Q You said, yes, it would be important to find out if there was an odor?
A Yes. There was an odor.
Q How do you know that if you didn't talk to the people?
A I was told this by the Fire Department.
Q And who in the Fire Department told you?
A I think it was Captain Beal.
Q What did he tell you?
A He told me that the Police Department and the Fire Chief had made an investigation and they they (sic] had discussed this with the tenants and that there had been an odor in the building prior to the fire, two or three days prior to the fire."
3 Other comments which were not entirely consistent were made by the expert and were pointed out in the Leishers' brief regarding whether there would be any noticeable odor prior to a fire and, if so, how soon before the fire began.
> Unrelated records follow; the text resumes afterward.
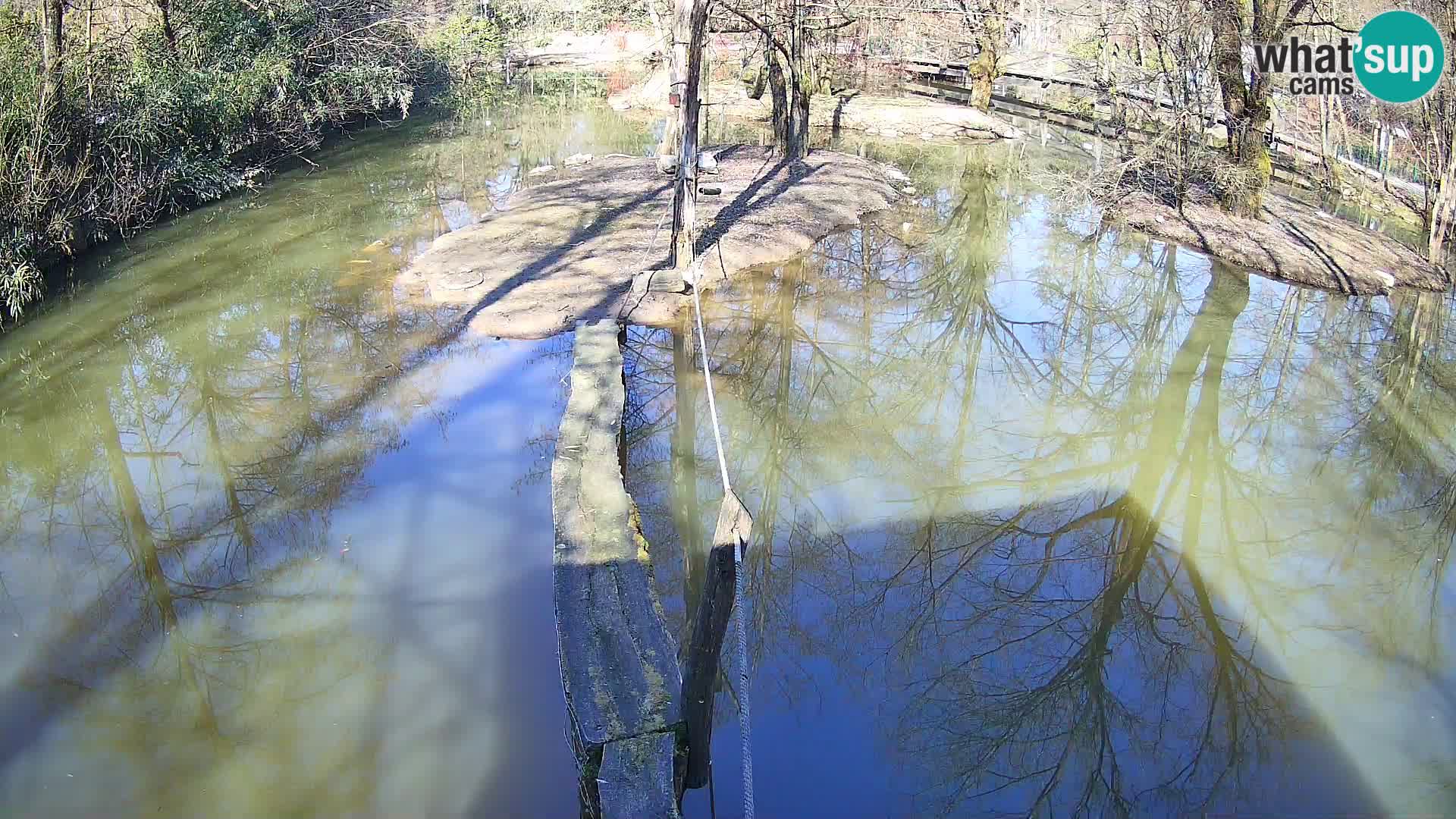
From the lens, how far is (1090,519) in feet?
19.6

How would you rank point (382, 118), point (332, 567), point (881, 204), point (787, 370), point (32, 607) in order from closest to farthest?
point (32, 607) → point (332, 567) → point (787, 370) → point (881, 204) → point (382, 118)

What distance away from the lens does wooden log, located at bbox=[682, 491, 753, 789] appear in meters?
3.36

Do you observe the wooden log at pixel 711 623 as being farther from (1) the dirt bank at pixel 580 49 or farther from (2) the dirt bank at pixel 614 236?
(1) the dirt bank at pixel 580 49

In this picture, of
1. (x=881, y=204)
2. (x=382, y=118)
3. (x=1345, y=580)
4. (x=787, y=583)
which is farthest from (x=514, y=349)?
(x=382, y=118)

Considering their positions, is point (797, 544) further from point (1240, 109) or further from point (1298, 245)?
point (1240, 109)

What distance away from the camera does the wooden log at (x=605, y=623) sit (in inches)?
132

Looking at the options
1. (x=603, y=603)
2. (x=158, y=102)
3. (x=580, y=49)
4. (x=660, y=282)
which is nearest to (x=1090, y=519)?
(x=603, y=603)

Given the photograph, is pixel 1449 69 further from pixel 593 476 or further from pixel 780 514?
pixel 593 476

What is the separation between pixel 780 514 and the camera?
19.3ft

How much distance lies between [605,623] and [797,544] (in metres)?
1.84

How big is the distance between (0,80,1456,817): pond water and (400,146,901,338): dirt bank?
607 mm

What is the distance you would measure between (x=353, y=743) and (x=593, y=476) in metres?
1.69

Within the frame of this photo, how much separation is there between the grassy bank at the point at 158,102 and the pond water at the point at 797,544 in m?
0.82

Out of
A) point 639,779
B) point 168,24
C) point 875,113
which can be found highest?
point 168,24
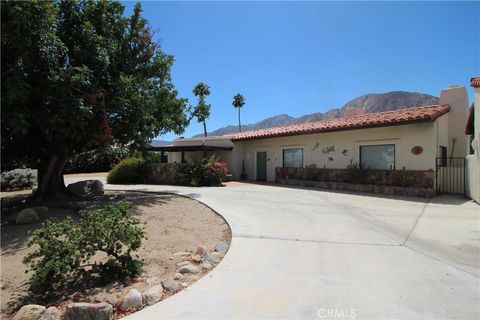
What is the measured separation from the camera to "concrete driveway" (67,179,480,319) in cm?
350

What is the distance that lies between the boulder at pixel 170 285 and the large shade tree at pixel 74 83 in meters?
6.23

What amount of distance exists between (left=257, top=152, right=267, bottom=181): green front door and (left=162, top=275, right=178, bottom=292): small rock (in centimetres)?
1727

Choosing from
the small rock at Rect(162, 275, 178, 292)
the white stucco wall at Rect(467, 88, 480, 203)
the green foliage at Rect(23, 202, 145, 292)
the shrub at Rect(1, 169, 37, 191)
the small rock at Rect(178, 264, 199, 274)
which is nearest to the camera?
the small rock at Rect(162, 275, 178, 292)

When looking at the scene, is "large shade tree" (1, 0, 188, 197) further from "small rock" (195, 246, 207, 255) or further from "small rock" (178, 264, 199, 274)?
"small rock" (178, 264, 199, 274)

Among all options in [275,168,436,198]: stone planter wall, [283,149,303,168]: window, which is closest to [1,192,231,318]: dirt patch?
[275,168,436,198]: stone planter wall

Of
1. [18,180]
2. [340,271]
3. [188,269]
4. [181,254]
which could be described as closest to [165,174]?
[18,180]

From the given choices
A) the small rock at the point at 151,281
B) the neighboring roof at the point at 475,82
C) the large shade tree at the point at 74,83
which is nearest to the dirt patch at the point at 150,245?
the small rock at the point at 151,281

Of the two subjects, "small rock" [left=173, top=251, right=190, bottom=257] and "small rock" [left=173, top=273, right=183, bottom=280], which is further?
"small rock" [left=173, top=251, right=190, bottom=257]

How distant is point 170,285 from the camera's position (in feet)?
13.8

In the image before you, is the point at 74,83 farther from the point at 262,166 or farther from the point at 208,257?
the point at 262,166

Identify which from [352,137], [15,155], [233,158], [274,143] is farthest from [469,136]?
[15,155]

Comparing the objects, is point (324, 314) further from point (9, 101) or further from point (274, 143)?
point (274, 143)

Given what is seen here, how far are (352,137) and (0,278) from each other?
14819mm

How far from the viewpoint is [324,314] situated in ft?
11.1
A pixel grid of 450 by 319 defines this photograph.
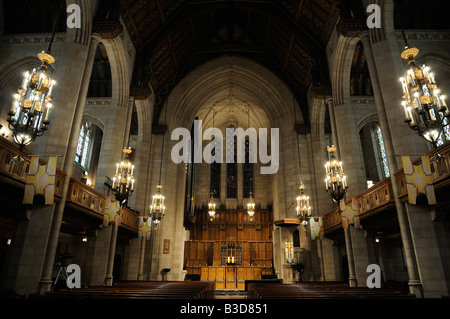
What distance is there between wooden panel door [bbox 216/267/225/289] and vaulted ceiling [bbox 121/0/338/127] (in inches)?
441

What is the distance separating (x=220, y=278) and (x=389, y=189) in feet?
43.5

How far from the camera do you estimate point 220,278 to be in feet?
60.4

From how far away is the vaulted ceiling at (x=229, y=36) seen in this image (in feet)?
47.3

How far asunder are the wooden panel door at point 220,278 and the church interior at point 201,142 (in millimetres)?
93

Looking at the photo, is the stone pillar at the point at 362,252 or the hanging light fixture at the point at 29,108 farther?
the stone pillar at the point at 362,252

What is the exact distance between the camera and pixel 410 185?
22.9 ft

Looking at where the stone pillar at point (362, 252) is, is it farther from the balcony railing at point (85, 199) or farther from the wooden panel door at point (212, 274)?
the wooden panel door at point (212, 274)

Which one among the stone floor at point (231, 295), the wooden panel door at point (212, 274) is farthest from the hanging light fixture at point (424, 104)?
the wooden panel door at point (212, 274)

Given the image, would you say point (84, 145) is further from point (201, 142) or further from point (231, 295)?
point (231, 295)

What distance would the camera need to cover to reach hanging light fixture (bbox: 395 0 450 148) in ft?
16.9

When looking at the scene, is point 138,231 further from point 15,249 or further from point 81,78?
point 81,78

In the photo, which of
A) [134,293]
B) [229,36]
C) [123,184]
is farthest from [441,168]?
[229,36]
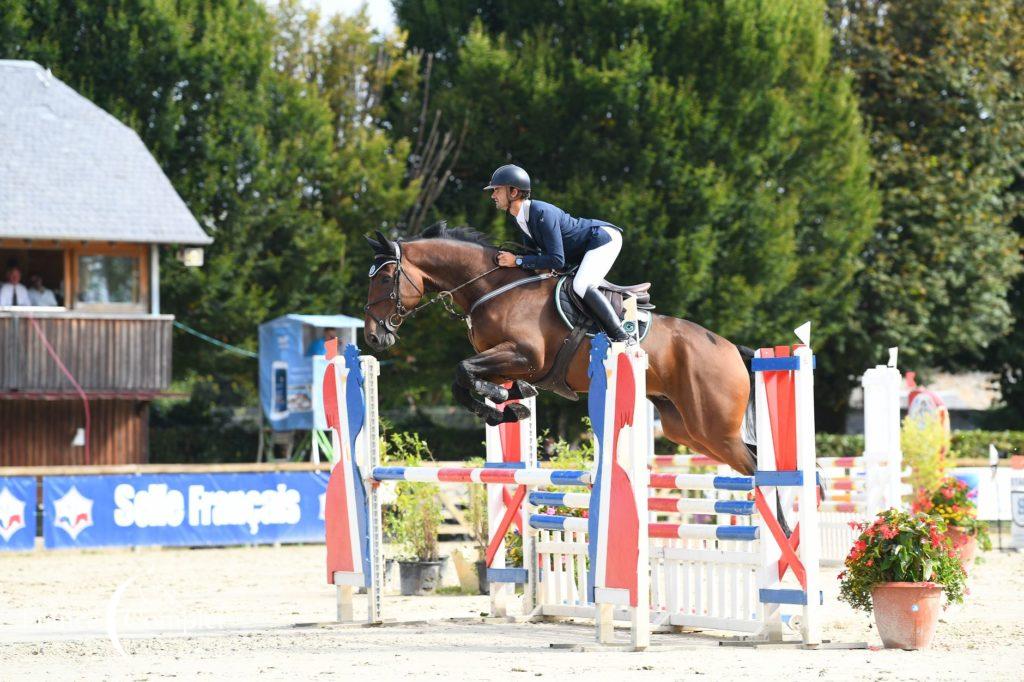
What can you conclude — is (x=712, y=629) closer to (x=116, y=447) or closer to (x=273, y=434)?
(x=273, y=434)

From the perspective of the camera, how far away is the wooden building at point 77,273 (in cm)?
2184

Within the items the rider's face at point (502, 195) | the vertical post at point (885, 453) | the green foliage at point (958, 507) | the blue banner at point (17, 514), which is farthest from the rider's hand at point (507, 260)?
the blue banner at point (17, 514)

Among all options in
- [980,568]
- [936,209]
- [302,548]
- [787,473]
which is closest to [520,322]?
[787,473]

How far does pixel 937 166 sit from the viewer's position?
2806 cm

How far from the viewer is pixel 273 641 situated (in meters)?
8.34

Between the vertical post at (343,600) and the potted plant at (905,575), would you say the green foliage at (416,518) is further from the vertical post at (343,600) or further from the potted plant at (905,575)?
the potted plant at (905,575)

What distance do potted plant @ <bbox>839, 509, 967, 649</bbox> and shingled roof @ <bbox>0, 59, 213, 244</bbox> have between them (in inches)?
645

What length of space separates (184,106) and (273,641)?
695 inches

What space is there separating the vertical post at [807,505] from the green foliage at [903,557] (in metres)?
0.27

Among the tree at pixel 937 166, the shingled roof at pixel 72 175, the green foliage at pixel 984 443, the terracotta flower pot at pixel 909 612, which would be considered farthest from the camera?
the tree at pixel 937 166

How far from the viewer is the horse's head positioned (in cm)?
891

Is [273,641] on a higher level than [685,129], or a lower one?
lower

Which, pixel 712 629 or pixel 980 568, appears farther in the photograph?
pixel 980 568

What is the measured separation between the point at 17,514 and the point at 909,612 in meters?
12.1
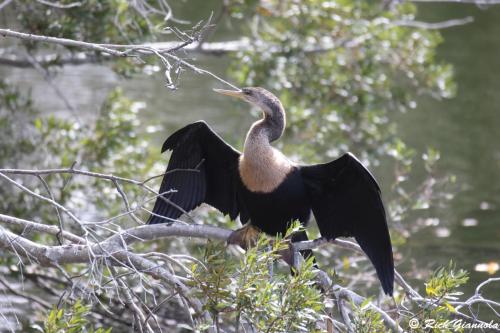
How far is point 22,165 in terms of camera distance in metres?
6.36

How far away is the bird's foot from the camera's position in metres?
3.81

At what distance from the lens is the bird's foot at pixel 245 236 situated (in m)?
3.81

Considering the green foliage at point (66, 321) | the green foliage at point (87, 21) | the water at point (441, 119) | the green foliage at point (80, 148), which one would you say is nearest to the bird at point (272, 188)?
the green foliage at point (66, 321)

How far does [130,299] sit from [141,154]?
271 cm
Also, whether the exterior temperature of the furnace itself would provide a clue as to the imminence of fire. The Leishers construe these and other comments of the expert concerning the fact that the furnace appeared to have been properly maintained although he stated he had no opinion as to whether the furnace had been properly maintained in fact and that he did not know if there was any information available to owners about fire precautions to be taken in connection with this furnace as affirmative evidence that they are not liable for plaintiffs' damage. However, count II of the plaintiffs' complaint alleges in part that the Leishers:
"8. * * * D. Negligently and carelessly failed to exercise reasonable care in discovering and extinguishing a smoldering fire after being warned of smoke penetrating the floor of Defendants' premises."
This allegation, along with the expert's comments that "the Police Department and the Fire Chief had made an investigation," and that "they had discussed this with the tenants," and "that there had been an odor in the building prior to the fire, two or three days prior to the fire," suggests to us that a question of fact exists as to whether the Leishers had been forewarned of the possibility of fire either because smoke or a burning odor was evident on the premises for some time prior to the fire. If so, the question follows whether they acted reasonably and with due care for plaintiffs' safety given that knowledge. Our discussion above relating to a common-sense appreciation of the danger of a furnace in a confined area applies with equal effect to these defendants.
Consistent with summary judgment guidelines set forth in the Lumbermens, Ruby, and Reith cases, cited above, we conclude that the record in the case at bar presents a genuine issue of material fact as to both defendants Leisher and Atlas and that the circuit court improperly granted summary judgment. Plaintiffs should have been allowed their day in court. Accordingly, we reverse and remand for further proceedings. In view of our resolution of the issue on the basis of the first argument presented by plaintiffs, we do not discuss their alternate argument regarding the improper use of the discovery deposition.
The judgment of the circuit court of Boone County is reversed as to both defendants and remanded for further proceedings.
Reversed and remanded.
WOODWARD and VAN DEUSEN, JJ., concur.